Com efeito, então, qualquer decisão judicial que não analise com cuidado os efeitos econômicos de uma alteração no setor, tende a criar situações de risco tanto para as empresas envolvidas com transporte, como para os próprios motoristas que não analisaram criticamente as consequências.

Dois exemplos são válidos para exemplificar o que se busca provar.

Primeiro, nas viagens de longas distâncias, até então era comum o empregador contratar dois motoristas para que se revezassem na condução do veículo. Assim, enquanto um motorista dirigia, o outro ficava em descanso. 

O STF, porém, declarou inconstitucional contabilizar o tempo de descanso de um dos profissionais com o caminhão em movimento, obrigando o repouso mínimo de seis horas em alojamento ou na cabine-leito com o veículo estacionado, a cada 72 horas.

Ocorre que, dessa forma, a viagem em dupla no mesmo veículo deixa de ser atrativa. Isso por que, se o caminhão trafegar por 10 horas, mesmo que cada motorista dirija por apenas 5 horas, serão computadas 10 horas de trabalho para cada profissional. A consequência óbvia é que as empresas tenderão a dispensar um desses motoristas.

Segundo, o tempo de espera do motorista para carregar e descarregar o veículo ou em filas para fiscalização de mercadorias era indenizável. Isso é, esse período não era computado na jornada de trabalho, mas o motorista recebia o percentual de 30% do valor da hora normal. 

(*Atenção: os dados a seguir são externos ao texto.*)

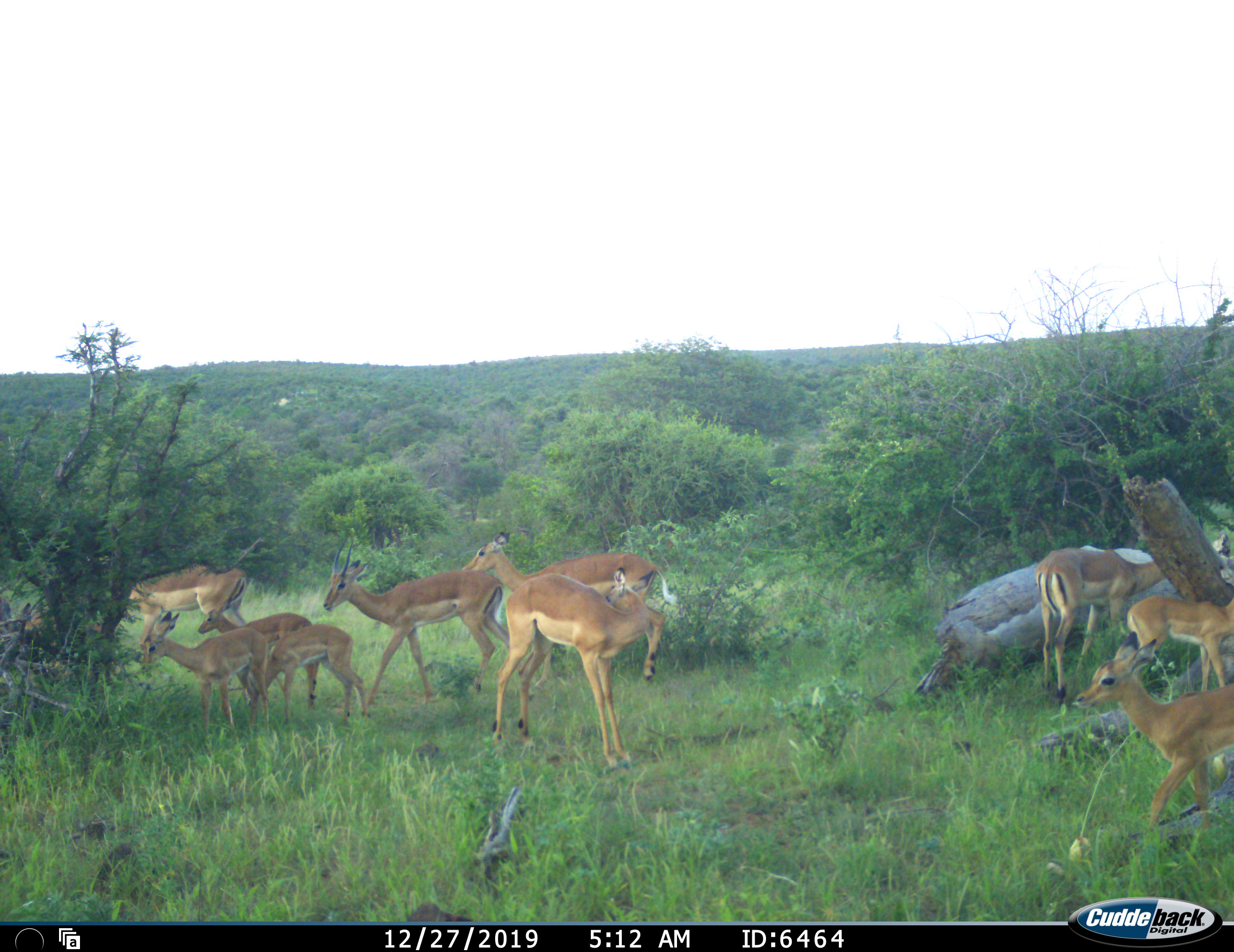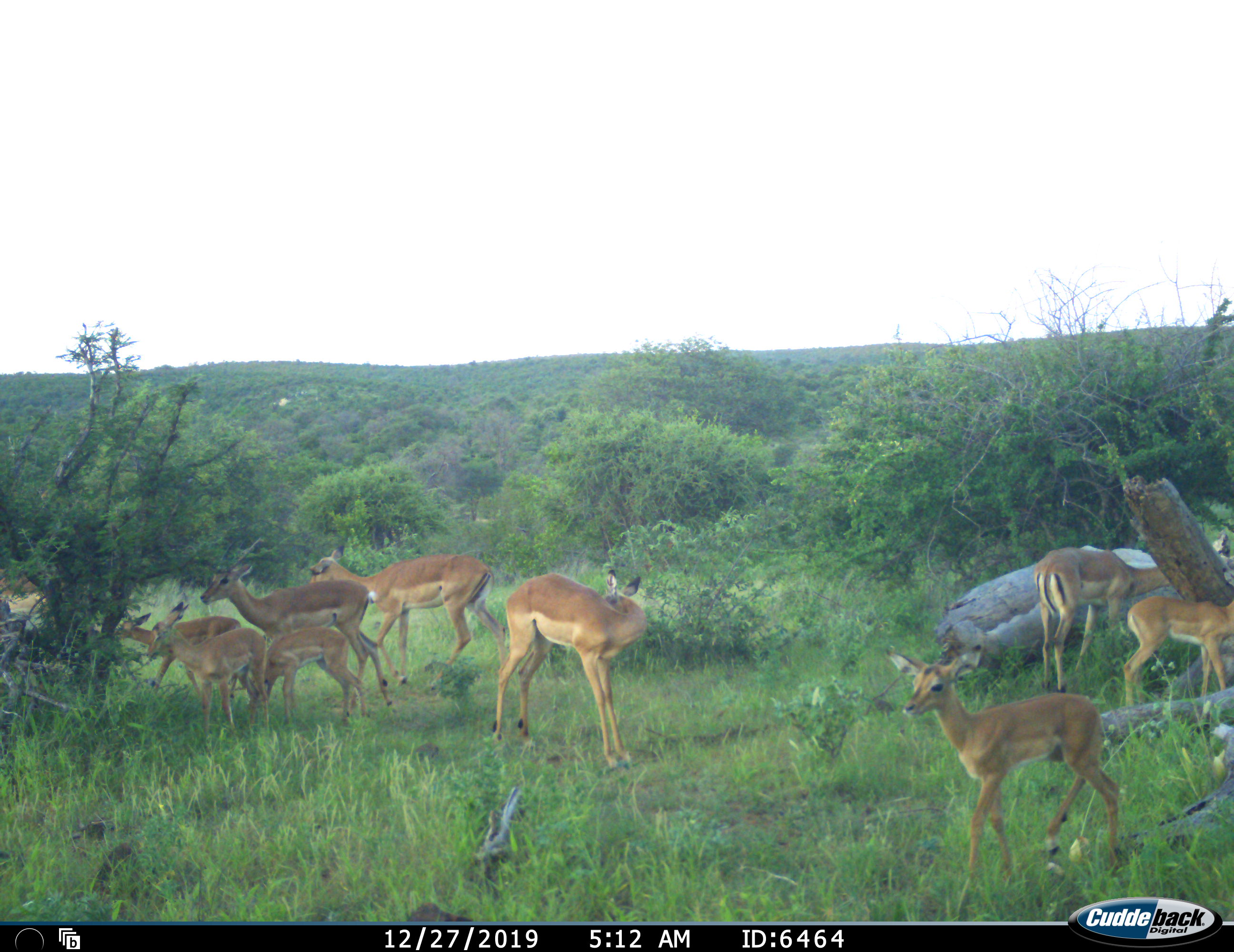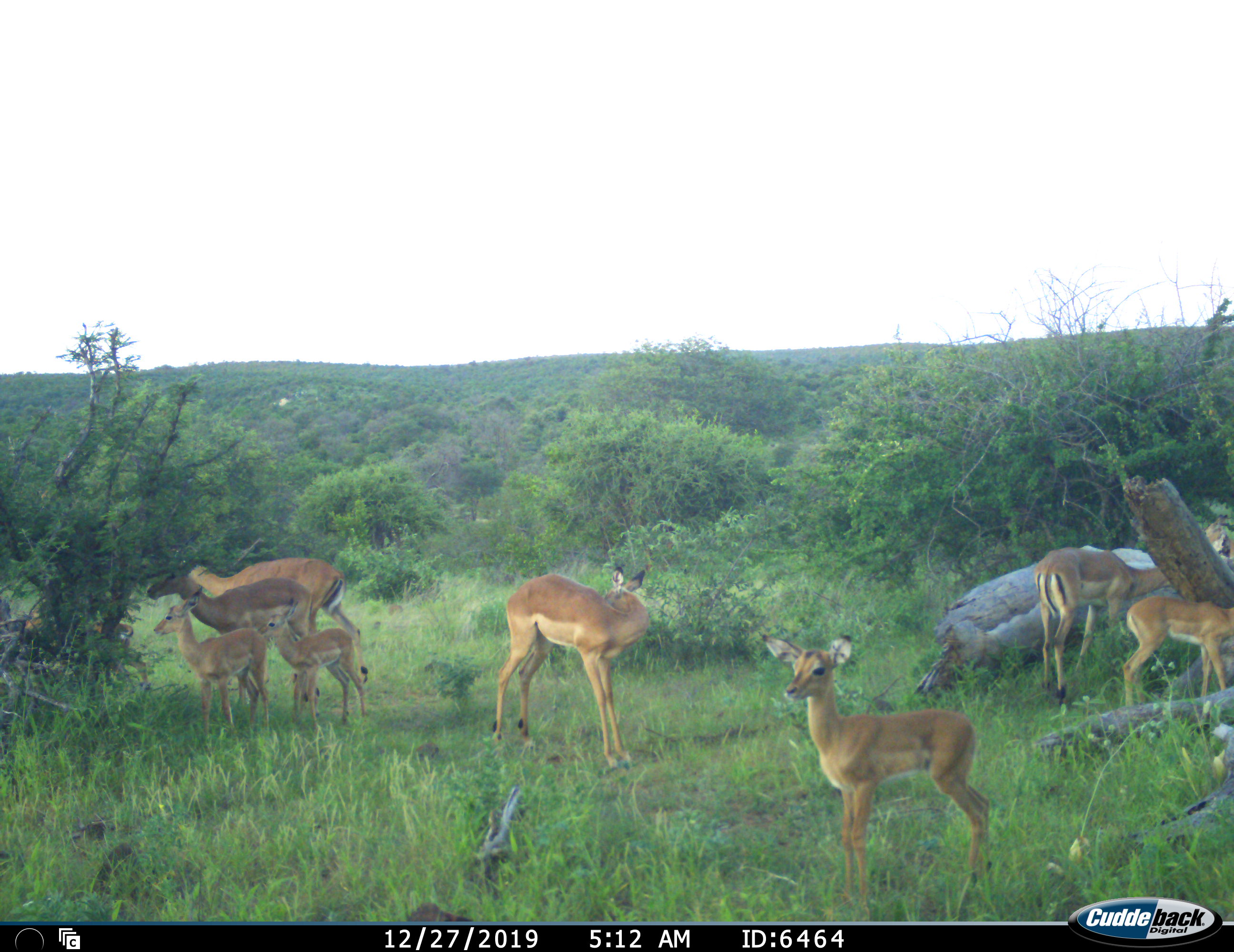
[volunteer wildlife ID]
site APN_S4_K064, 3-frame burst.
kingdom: Animalia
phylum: Chordata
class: Mammalia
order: Artiodactyla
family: Bovidae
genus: Aepyceros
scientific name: Aepyceros melampus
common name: impala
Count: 10.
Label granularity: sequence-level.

Com a decisão, o tempo de espera passa a entrar na contagem da jornada de trabalho e das horas extras, o que acarretará o aumento de custos operacionais para as empresas de transporte.

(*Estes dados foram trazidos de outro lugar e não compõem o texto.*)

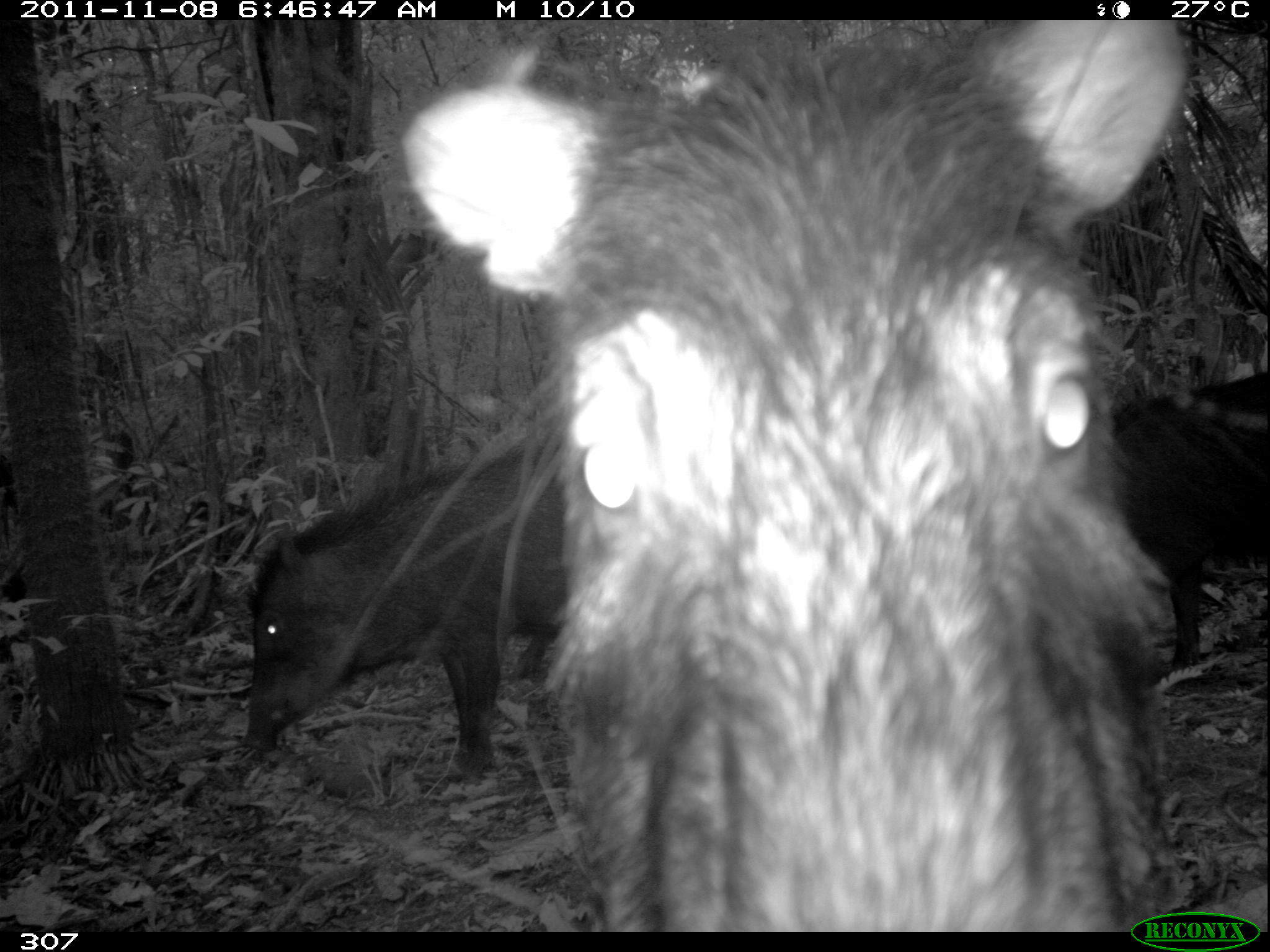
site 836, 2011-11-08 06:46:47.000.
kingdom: Animalia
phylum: Chordata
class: Mammalia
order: Artiodactyla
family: Tayassuidae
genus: Tayassu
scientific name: Tayassu pecari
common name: white-lipped peccary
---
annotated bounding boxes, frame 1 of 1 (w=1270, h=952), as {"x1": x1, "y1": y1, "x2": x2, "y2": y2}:
tayassu pecari: {"x1": 397, "y1": 17, "x2": 1169, "y2": 932}; {"x1": 235, "y1": 437, "x2": 564, "y2": 779}; {"x1": 1110, "y1": 365, "x2": 1268, "y2": 667}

O que chama atenção, mais uma vez, é a insegurança jurídica tão questionada por quaisquer empresários e investidor que mire seu capital financeiro no Brasil. 

No caso em análise, com a simples ausência de modulação dos efeitos pelo STF, a declaração de inconstitucionalidade gerou um “efeito surpresa”, e maculou a confiança dos cidadãos e contribuintes.

Por conseguinte, os efeitos do ativismo judicial sobre a economia são desastrosos. Decisões que desencadeiam mudanças em todo um setor produtivo do país sem a devida análise dos impactos econômicos tem como consequência demissões e aumento de custos de produção. 

E não se trata apenas de ônus financeiro, todavia, também, de se espalhar indeterminação jurídica generalizada e maximizar riscos para quem, as duras penas, tenta ser empresário no Brasil.